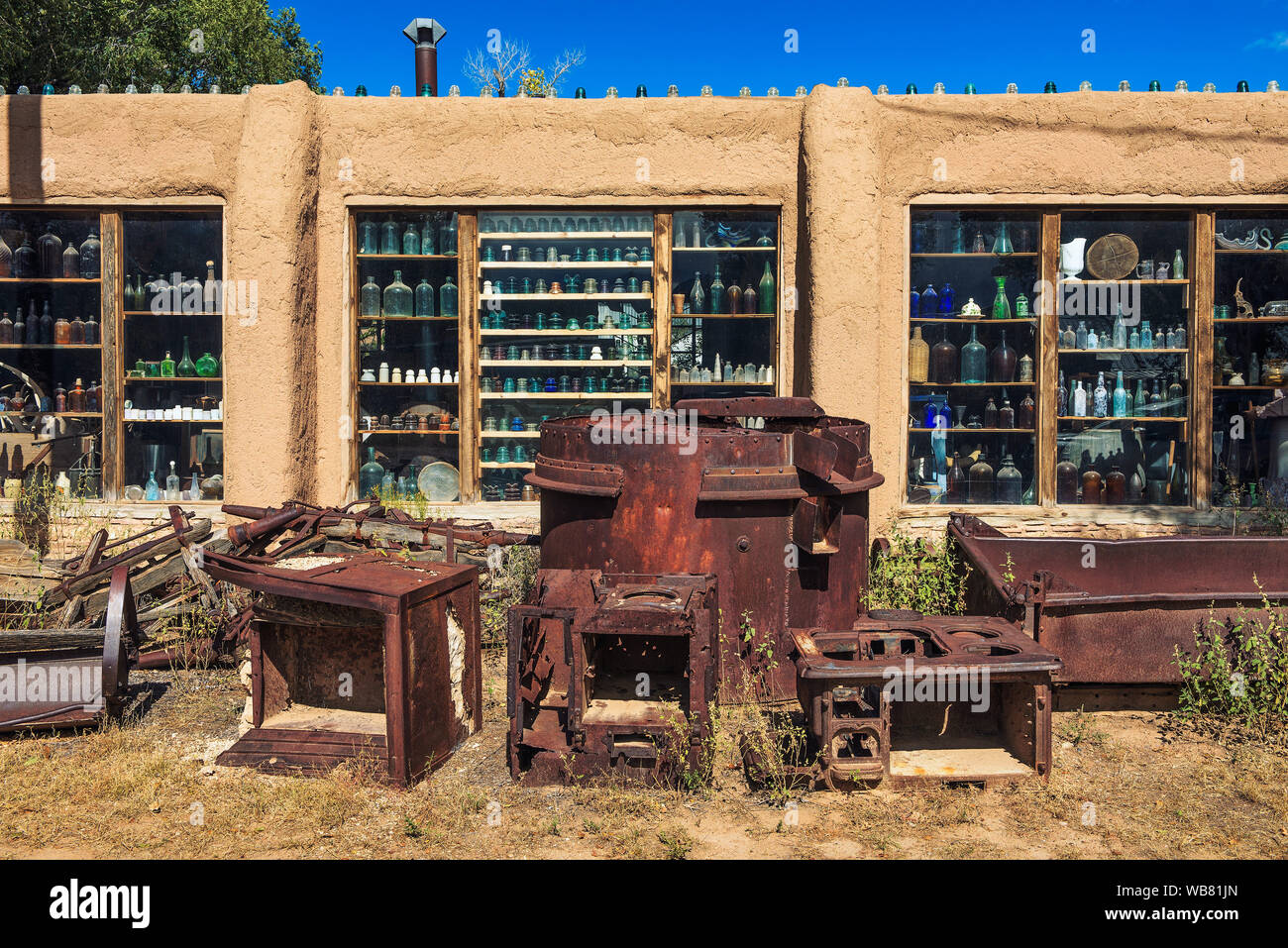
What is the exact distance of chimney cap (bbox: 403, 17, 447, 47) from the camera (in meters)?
8.59

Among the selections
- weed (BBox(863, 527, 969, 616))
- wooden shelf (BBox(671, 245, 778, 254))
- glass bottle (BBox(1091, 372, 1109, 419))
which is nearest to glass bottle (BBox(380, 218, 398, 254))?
wooden shelf (BBox(671, 245, 778, 254))

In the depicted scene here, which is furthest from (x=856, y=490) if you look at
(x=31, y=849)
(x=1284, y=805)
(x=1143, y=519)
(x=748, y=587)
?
(x=31, y=849)

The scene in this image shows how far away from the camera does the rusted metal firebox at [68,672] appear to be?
4.95 metres

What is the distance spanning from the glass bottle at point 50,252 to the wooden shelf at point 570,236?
349 cm

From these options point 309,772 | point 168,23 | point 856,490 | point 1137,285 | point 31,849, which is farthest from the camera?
point 168,23

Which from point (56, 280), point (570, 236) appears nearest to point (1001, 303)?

• PROBLEM TO WORK ON: Convert the material into a numbered list, starting at the line that contains "From these options" and continuing through the last line of the material, with blank lines omitted.

• TASK SOLUTION:
1. From these options point 309,772 | point 168,23 | point 856,490 | point 1137,285 | point 31,849, which is farthest from the camera?
2. point 168,23
3. Which from point (56, 280), point (570, 236) appears nearest to point (1001, 303)?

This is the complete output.